[[ The data, beginning ]]

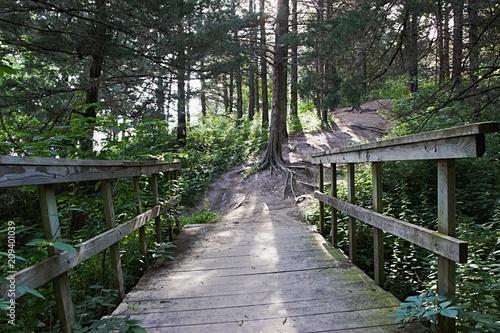 Foto op Canvas Weg in bos Old wood bridge on wooded trail in Omaha, NE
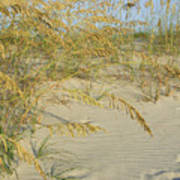 Grass On The Beach Sand Poster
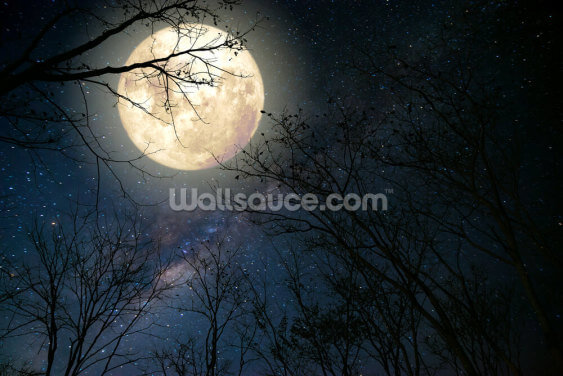 Woodland Moon Wallpaper Wall Murals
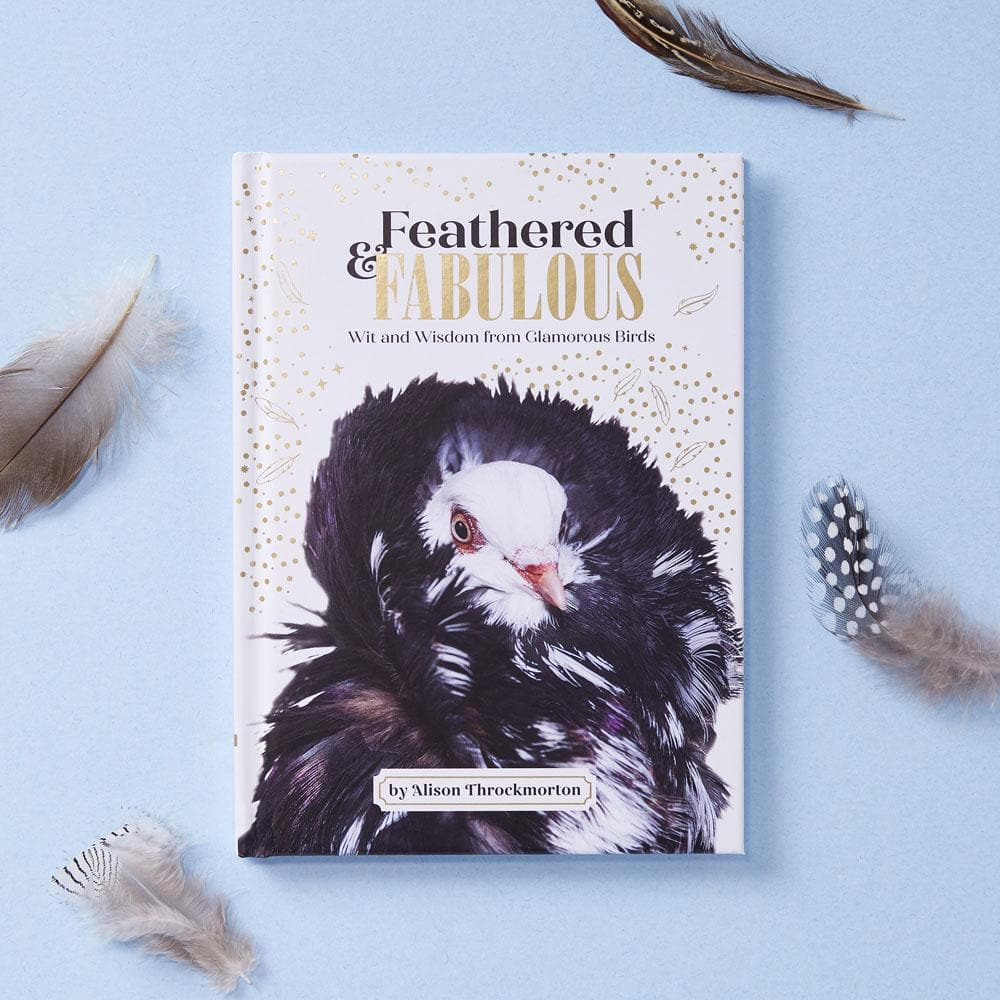 Feathered & Fabulous cover with feathers on blue background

[[ The data, end ]]

Your goal> Using the material above, return every line exactly as it appears, minus the pictures.

Your solution>
 Foto op Canvas Weg in bos Old wood bridge on wooded trail in Omaha, NE
 Grass On The Beach Sand Poster
 Woodland Moon Wallpaper Wall Murals
 Feathered & Fabulous cover with feathers on blue background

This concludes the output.